::: Texte de la page

Je n’en reviens pas!

MOI: Alors comme ça… J’aurais vécu un viol!  Eh bien! 

Flavie se rapproche, passant ses bras autour de moi, réconfortante.

FLAVIE: Comment tu te sens, face à tout ça?
MOI: Ben…  Je sais pas trop.  Je suis pas traumatisé, si ça peut te rassurer.  Je veux dire, avant que tu me fasses prendre conscience de ça, c’était déjà une expérience pas trop agréable, sans plus.  Je ne peux pas dire que ça a empiré depuis. C’est juste que ça me permet de comprendre beaucoup plus ce que j’ai subi, et ce que j’ai ressenti.
FLAVIE: Eh bien maintenant, j’espère que tu y penseras à deux fois, avant de rajouter du désagrément à une fille qui te dit avoir déjà subi une agression sexuelle.
MOI: Qu’est-ce que tu veux dire?
FLAVIE: Tu es d’accord avec moi comme quoi tu as subi un viol.  Et on s’entend que le viol est un crime.  Est-ce que tu vas dénoncer Vanessa à la police?
MOI: Euh…  Bah, non!
FLAVIE: Pourquoi?

::::::

[Exercice 1]: Recopiez sans rien changer le passage de l'extrait qui s'ouvre sur les mots "FLAVIE: Tu es" et s'achève sur "à la police?".

::: Données

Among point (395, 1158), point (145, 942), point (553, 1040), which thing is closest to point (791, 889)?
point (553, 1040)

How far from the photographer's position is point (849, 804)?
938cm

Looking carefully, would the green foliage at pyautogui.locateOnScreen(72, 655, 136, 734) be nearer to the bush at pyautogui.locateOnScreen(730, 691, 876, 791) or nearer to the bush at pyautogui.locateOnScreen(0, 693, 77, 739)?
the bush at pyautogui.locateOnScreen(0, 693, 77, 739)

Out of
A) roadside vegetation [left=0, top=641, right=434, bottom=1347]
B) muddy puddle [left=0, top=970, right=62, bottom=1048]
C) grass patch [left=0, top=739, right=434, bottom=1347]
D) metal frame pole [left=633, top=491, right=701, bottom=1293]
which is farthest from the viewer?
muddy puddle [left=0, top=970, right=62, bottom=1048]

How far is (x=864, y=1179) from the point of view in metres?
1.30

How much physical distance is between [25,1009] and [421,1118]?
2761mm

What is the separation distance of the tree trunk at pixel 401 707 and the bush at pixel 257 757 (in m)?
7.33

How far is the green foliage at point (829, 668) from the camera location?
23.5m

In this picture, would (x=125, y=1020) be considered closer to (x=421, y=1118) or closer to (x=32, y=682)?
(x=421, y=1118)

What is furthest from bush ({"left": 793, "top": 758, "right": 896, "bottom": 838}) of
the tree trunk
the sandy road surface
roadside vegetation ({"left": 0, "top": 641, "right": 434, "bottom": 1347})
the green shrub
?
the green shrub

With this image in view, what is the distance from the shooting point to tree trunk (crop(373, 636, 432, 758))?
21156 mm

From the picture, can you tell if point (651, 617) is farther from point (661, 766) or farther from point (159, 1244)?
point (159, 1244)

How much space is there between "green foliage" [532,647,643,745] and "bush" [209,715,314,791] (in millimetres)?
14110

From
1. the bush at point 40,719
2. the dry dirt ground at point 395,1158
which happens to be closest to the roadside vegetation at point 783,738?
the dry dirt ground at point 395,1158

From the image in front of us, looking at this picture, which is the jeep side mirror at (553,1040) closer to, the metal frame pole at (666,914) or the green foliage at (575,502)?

::::::
::: Données

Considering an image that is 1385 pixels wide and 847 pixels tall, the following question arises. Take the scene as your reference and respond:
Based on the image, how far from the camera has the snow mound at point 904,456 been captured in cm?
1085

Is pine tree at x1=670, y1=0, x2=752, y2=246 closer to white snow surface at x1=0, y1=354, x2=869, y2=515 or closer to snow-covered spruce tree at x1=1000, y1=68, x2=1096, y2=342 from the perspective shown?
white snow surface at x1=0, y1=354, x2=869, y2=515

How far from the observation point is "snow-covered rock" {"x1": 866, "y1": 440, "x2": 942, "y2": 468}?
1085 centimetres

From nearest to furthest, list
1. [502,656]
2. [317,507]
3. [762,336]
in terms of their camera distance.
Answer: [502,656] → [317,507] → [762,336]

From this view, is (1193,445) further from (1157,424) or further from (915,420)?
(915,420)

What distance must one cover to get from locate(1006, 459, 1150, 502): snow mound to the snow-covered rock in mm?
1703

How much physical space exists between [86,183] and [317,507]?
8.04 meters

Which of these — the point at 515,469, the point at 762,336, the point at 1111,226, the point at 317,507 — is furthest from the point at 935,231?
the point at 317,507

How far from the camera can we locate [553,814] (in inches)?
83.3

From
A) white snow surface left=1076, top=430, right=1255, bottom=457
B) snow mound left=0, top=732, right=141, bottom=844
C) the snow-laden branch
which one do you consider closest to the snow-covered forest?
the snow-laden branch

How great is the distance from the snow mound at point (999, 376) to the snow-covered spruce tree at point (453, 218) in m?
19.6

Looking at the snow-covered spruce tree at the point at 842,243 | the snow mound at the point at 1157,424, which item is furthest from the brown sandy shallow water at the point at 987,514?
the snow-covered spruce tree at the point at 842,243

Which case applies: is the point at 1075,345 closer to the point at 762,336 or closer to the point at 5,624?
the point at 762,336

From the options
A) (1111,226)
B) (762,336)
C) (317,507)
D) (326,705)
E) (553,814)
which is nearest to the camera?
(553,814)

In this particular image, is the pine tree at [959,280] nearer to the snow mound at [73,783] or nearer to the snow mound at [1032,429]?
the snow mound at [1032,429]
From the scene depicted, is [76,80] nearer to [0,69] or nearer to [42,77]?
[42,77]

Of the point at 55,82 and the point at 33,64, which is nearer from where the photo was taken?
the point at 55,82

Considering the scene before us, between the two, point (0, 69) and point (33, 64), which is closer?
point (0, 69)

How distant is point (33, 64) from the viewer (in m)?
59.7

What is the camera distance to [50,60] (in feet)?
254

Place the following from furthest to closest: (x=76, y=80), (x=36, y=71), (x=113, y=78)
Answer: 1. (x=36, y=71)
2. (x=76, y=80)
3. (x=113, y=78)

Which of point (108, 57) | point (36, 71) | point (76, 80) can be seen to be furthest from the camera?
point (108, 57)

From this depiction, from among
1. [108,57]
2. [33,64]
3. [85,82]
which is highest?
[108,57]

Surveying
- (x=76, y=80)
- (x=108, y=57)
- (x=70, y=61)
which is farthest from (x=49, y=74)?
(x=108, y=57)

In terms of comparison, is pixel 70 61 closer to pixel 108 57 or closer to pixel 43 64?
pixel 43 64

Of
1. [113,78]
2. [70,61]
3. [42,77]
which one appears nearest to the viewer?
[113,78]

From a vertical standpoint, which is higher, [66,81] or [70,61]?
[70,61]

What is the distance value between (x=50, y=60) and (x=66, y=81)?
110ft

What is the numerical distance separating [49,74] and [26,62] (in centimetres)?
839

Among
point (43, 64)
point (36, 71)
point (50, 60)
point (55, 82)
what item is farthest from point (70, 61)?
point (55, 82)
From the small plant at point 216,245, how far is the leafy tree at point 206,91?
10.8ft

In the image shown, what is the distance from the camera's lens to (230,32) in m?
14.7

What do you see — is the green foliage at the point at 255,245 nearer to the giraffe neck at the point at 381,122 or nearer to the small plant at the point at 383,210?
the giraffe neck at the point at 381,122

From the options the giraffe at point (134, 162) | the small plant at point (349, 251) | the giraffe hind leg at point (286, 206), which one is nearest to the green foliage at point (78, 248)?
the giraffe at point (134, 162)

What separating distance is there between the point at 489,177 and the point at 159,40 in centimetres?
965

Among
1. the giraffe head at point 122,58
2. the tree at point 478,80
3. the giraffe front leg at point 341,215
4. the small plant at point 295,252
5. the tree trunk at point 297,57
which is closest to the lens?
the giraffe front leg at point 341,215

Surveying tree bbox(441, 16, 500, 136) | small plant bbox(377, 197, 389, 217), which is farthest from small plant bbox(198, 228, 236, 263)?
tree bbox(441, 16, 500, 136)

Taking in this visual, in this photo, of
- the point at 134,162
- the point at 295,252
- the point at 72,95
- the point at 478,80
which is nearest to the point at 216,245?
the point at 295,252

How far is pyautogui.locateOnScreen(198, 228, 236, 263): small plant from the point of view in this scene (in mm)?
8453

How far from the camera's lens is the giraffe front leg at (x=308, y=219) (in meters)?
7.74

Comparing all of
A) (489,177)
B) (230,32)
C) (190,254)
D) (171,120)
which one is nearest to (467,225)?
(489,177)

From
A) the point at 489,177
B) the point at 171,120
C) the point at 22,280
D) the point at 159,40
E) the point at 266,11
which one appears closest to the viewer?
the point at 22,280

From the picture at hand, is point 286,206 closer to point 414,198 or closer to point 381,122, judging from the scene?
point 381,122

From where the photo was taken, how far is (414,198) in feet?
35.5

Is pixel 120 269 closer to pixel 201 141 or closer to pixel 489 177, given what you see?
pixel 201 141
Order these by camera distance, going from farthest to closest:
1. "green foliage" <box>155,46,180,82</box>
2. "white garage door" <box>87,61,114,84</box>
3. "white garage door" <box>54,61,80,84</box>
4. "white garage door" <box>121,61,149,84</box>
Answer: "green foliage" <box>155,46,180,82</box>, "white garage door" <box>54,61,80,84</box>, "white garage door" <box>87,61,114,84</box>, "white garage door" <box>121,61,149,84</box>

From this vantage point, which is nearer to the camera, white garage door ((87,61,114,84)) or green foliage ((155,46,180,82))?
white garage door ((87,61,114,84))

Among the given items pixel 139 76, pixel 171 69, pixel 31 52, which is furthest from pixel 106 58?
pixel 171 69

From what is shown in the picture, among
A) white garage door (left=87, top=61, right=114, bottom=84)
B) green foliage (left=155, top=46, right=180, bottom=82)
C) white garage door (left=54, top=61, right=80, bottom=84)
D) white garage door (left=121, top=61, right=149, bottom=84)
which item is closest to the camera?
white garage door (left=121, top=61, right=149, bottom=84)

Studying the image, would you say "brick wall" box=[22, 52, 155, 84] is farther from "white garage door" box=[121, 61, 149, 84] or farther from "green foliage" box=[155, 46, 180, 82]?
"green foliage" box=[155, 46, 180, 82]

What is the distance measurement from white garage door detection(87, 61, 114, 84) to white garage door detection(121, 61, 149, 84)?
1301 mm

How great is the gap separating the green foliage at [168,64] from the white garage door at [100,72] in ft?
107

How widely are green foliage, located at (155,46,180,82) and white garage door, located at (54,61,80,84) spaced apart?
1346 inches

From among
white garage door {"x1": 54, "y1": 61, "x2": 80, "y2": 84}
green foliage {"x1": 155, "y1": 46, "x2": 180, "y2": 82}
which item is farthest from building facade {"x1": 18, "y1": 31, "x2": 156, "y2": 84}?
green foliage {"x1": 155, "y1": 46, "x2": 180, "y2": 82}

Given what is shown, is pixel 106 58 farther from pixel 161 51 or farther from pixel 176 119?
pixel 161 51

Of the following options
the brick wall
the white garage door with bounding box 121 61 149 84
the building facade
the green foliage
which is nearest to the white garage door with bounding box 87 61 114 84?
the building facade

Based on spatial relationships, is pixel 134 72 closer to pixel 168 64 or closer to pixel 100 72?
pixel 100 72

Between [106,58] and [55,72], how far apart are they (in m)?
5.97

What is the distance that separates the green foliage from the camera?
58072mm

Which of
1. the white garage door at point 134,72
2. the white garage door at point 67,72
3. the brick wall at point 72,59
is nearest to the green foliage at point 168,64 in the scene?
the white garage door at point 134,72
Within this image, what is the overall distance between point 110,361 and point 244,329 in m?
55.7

::::::

[Exercice 2]: Reproduisez à l'identique les lignes des entrées ci-dessus qui vont de celle contenant "From the picture, can" jusqu'à celle contenant "From the image", ces deux lignes comprises, et uniquement celles-ci.

[Corrigé détaillé 1]:
FLAVIE: Tu es d’accord avec moi comme quoi tu as subi un viol.  Et on s’entend que le viol est un crime.  Est-ce que tu vas dénoncer Vanessa à la police?

[Corrigé détaillé 2]:
From the picture, can you tell if point (651, 617) is farther from point (661, 766) or farther from point (159, 1244)?
point (159, 1244)

How much space is there between "green foliage" [532,647,643,745] and "bush" [209,715,314,791] (in millimetres)?
14110

From
1. the bush at point 40,719
2. the dry dirt ground at point 395,1158
which happens to be closest to the roadside vegetation at point 783,738?
the dry dirt ground at point 395,1158

From the image in front of us, looking at this picture, which is the jeep side mirror at (553,1040) closer to, the metal frame pole at (666,914) or the green foliage at (575,502)?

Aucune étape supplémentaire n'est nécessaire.